Smoking and high-sensitivity C-reactive protein (hs-CRP) are risk factors for coronary artery spasm (CAS), which is characterized by the increased interleukin-6 (IL-6) level and monocyte counts; however, limited data are available regarding the role of cigarette-embedded nicotine in the modulation of monocytic inflammatory activity in CAS.

Approach:

We investigated and elucidated the putative roles and associations of nicotine, monocytic IL-6, α7 nicotinic acetylcholine receptor (α7-nAChR), and CRP in CAS development.

Results:

We demonstrated that a significantly increased α7-nAChR (p=0.001) and IL-6 (p=0.0036) messenger RNA (mRNA) expression in the serum of patients with CAS. Serum hs-CRP levels exhibited a strong positive correlation with the monocytic mRNA expression of α7-nAChR (r=0.71, p<0.001) and IL-6 (r=0.49, p=0.006).
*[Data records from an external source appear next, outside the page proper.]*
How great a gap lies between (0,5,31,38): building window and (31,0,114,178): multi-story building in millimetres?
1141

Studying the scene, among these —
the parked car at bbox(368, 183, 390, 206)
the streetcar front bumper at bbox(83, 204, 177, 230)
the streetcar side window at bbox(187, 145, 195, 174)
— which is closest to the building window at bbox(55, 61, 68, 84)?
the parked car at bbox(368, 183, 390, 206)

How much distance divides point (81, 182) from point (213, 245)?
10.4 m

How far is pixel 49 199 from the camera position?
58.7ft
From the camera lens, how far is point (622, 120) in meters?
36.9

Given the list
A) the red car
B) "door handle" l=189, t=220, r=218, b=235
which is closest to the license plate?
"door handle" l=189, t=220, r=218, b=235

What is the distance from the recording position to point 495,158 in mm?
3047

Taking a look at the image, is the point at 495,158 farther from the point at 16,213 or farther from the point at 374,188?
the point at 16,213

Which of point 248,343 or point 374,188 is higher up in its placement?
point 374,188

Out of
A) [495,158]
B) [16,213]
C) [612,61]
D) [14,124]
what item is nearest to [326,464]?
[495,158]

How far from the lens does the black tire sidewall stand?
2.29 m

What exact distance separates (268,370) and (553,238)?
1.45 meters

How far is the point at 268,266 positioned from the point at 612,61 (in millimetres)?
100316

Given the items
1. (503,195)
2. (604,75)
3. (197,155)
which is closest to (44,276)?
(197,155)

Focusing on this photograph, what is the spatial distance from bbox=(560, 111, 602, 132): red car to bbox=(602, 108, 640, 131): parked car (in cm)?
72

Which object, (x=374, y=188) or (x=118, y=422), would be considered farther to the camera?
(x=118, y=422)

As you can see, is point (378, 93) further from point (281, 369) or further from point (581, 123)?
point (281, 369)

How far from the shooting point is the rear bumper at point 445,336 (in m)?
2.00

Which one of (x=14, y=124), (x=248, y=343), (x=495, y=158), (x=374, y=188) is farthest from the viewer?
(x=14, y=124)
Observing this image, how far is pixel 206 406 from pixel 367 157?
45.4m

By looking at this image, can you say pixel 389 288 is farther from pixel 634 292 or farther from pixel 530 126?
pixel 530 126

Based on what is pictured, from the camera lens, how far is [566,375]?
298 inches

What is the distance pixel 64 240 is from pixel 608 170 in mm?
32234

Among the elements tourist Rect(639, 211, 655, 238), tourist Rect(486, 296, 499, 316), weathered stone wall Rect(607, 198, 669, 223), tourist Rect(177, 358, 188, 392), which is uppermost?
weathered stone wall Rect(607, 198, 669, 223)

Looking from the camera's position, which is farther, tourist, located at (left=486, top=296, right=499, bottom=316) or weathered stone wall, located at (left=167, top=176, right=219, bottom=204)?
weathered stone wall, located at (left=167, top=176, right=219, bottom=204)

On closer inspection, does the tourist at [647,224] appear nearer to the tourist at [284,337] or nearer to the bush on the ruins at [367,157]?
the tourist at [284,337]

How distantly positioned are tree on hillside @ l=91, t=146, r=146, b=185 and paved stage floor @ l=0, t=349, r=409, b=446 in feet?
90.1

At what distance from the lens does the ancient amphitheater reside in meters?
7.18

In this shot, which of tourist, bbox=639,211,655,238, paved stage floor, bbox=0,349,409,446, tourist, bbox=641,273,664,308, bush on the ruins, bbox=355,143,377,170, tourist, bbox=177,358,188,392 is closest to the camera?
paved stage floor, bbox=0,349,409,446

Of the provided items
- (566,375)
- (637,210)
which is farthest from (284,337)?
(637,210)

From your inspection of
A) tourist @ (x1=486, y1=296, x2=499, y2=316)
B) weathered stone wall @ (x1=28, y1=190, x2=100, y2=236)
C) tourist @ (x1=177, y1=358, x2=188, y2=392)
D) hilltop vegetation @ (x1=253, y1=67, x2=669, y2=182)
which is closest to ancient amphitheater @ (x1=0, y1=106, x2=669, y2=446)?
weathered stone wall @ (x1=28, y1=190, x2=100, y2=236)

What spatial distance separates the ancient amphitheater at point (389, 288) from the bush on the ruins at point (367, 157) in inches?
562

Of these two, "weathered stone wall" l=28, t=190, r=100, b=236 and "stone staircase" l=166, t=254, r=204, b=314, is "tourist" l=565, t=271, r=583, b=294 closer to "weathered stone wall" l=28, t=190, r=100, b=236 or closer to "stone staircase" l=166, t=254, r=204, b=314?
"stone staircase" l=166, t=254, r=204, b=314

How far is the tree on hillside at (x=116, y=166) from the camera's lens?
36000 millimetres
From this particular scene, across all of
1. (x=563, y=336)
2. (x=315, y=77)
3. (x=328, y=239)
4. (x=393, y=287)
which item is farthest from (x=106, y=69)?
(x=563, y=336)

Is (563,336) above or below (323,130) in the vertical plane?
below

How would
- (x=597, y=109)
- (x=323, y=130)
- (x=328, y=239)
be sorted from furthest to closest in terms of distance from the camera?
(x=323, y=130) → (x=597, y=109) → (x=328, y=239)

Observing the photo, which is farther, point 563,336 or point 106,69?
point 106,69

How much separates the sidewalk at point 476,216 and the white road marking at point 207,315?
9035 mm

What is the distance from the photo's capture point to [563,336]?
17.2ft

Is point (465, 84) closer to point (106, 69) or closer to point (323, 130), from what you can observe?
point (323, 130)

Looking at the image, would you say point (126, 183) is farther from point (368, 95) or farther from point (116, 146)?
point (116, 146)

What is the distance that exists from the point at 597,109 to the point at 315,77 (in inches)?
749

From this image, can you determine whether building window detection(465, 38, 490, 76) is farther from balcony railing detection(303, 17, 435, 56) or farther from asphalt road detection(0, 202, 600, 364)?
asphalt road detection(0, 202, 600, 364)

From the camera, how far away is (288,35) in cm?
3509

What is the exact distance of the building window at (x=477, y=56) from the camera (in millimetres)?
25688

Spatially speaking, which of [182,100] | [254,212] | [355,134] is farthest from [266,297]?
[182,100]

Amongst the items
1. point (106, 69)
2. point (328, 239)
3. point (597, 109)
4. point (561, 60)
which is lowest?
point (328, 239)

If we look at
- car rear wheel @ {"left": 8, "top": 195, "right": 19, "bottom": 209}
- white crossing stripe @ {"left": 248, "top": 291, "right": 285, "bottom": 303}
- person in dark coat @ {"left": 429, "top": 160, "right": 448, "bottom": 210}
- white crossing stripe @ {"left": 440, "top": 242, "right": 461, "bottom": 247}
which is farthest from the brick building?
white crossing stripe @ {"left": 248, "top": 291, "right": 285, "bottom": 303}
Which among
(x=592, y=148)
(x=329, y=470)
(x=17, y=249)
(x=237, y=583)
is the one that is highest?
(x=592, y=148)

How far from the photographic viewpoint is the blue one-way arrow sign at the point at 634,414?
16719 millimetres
The α7-nAChR and IL-6 expression levels of the CAS group were also positively correlated (r=0.63, p<0.001). Compared with the untreated controls, THP-1 cells and patient-derived monocytes treated with different concentrations of CRP displayed significantly increased expression levels of α7-nAChR mRNA and protein (p=0.0054), in a dose-dependent manner. We also demonstrated that compared with the IL-6 expression elicited by CRP alone (p=0.0489), the CRP-induced rise in monocytic IL-6 mRNA and protein expression in the presence of nicotine (p=0.0002), is mediated by α7-nAChR activation and the deregulation of the human p38 mitogen-activated protein kinases (MAPK) signaling pathway.

Conclusions:

Our data demonstrate that the elevated monocytic IL-6 and α7-nAChR mRNA and protein expression levels are associated with the interaction between nicotine and CRP positively modulates CAS development. Our study suggests the potential role of α7-nAChR mRNA and/or protein expression as a diagnostic biomarker for CAS.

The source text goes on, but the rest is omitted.